I am just about to receive my first CO2 system (the Red Sea CO2 Pro Deluxe kit) and will be needing a CO2 tank and refill. I know the local Big Al's (Oakville) offers refills but they first make you buy their expensive tank (something like $180 for the tank, $35 for each subsequent refill).

Can someone tell me where I can get a CO2 tank and get it refilled in the GTA? Somewhere in the Oakville/Burlington/Mississauga area would be best...


----------



## hojimoe

check out your local hydroponics store, usually they sell tanks around $110 and charge ~$20 per refill...

they actually don't refil on site, and they exchange you a different filled tank when you come back...

or try camcarb that's where I got mine, I got a 20lb tank filled for $126-ish.... they charge ~$23 for a 20lb refill... 20lbs will last me 1.5 yrs or so...or less when I hook it up to the other tanks as well


----------



## Chris S

Camcarb.

It is on Weston road, south of Steeles. Good guys, 15 bucks a refill.

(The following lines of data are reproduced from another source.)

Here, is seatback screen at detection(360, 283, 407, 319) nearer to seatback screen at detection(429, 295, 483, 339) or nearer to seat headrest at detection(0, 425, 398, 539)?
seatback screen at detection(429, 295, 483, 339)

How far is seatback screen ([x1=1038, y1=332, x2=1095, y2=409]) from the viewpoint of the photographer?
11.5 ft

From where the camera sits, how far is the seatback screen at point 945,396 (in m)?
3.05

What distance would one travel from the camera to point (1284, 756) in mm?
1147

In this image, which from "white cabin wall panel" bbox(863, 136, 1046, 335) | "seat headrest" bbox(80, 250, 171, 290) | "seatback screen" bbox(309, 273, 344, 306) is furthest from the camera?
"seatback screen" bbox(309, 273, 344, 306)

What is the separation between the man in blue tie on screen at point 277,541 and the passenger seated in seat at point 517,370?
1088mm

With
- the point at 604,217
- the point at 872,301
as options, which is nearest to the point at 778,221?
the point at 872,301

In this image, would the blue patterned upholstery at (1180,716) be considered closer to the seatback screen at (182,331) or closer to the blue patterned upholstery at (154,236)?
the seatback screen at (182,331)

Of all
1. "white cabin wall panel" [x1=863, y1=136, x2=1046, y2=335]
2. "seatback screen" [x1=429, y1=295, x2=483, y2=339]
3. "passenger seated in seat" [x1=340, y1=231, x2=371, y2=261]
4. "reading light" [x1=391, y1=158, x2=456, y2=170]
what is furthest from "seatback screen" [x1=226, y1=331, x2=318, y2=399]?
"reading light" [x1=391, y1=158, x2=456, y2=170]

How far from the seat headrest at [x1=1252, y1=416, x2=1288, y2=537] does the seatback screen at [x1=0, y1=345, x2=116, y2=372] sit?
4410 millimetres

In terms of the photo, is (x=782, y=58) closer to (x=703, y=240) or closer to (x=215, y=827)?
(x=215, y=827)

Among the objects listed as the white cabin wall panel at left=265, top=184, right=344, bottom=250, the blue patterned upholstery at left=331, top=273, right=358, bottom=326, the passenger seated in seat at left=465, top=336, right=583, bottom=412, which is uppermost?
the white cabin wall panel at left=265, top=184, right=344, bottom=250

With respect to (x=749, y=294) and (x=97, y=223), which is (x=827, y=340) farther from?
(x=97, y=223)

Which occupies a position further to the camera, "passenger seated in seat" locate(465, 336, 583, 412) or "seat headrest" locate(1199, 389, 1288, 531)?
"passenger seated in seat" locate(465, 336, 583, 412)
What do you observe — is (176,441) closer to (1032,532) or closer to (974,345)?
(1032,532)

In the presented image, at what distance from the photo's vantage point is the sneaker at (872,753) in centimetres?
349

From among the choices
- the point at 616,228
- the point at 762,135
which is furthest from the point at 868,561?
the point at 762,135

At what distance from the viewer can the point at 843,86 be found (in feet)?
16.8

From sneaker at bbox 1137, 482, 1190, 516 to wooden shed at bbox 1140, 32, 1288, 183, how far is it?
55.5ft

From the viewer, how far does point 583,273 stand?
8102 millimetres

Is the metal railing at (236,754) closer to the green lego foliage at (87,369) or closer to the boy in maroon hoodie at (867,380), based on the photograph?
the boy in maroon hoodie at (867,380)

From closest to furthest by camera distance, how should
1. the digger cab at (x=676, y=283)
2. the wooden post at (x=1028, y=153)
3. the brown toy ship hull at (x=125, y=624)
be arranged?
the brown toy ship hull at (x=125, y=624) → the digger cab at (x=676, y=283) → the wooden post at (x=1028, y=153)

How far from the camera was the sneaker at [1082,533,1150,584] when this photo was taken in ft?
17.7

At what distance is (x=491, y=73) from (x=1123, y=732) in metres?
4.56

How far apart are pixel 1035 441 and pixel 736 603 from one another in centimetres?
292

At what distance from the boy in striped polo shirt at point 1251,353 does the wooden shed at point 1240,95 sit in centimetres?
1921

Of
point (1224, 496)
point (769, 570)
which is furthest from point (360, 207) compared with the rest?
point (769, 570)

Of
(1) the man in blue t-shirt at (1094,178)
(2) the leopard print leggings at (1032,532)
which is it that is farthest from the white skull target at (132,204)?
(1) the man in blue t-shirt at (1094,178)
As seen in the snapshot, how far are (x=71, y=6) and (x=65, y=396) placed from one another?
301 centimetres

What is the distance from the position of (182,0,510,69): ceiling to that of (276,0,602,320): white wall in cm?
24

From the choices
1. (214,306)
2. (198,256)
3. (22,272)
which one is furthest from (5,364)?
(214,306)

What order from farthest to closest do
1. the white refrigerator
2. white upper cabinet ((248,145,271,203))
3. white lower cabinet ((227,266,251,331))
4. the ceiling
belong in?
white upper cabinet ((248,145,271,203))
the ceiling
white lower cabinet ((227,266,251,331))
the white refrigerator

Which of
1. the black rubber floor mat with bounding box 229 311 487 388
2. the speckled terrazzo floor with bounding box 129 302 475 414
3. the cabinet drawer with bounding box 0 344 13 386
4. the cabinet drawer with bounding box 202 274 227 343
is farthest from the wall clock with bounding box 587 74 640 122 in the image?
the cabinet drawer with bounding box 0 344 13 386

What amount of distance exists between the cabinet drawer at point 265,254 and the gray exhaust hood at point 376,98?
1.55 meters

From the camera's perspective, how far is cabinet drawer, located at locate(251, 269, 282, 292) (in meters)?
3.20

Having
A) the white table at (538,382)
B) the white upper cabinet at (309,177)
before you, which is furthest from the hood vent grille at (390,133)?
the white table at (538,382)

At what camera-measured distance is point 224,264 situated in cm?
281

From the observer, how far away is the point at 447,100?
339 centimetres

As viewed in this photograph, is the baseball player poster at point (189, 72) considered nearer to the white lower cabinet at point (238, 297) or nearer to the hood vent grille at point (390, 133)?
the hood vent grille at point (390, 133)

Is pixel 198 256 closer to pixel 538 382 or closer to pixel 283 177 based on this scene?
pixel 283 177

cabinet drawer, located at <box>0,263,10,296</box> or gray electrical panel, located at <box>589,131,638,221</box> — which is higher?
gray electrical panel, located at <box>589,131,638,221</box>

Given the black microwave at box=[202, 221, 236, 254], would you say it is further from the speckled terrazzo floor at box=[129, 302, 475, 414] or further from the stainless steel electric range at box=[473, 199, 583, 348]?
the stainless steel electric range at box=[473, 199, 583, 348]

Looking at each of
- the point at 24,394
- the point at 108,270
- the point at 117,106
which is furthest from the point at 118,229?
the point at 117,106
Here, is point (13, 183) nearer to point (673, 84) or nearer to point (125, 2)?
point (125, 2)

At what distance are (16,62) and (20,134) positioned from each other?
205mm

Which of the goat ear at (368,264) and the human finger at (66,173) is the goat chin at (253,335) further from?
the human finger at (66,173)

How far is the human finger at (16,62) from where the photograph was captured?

Don't get it from bigal's - rip off.


----------



## Mr Fishies

Wherever you go to get your tank, ask about their tank swapping policies - if you drop the $ to buy a tank and refill it once or twice before you have to have it inspected and hydro tested (or buy a new one) the average cost can go up pretty quick. I don't know the exact costs for the inspection/testing, but based on the complaints I heard it's not cheap.

A tank that gets swapped out each fill (like a lot of BBQ propane tanks do) may not be a bad option when you do the long term math. This is the advice of a home brewing friend of mine not a plant keeper - but the thought is still valid.


----------



## XbrandonX

Norwood fire extinguishers in Etobicoke will give you an awesome deal. Thats where I got mine from. check em out for sure. They refill too. I bought a 15lb for $75 full. Then I bought 2 fire extinguishers as well.. I was there so WTH.


----------



## wtac

I've never refilled @Norwood...they fill on the spot? They are the cheapest for CO2 bottles that I have seen. I'm rarely in their area to refill but CamCarb is where I usually go...in and out in 5mins...LOL!


----------



## totallyvacant

I thought I'd update this one. I went to Norwood in Etobicoke and purchased a 5 pound tank for $75 (full). I could also have gotten a 10 pound tank for $85. The guys were very helpful and I got in and out fast. They offer while-you-wait refills (5 minutes) for $10 (or $15 for the 10 pound tank). They also said that if I want to upgrade my tank size later, I can just pay them the difference ($10) and swap the tank.

So I definitely recommend Norwood for CO2.


----------



## hojimoe

totallyvacant said:


> I thought I'd update this one. I went to Norwood in Etobicoke and purchased a 5 pound tank for $75 (full). I could also have gotten a 10 pound tank for $85. The guys were very helpful and I got in and out fast. They offer while-you-wait refills (5 minutes) for $10 (or $15 for the 10 pound tank). They also said that if I want to upgrade my tank size later, I can just pay them the difference ($10) and swap the tank.
> 
> So I definitely recommend Norwood for CO2.


that's great to know, I'd go there, but the cost of gas makes me stick to camcarb lol... otherwise I loose the difference in price in gas money!


----------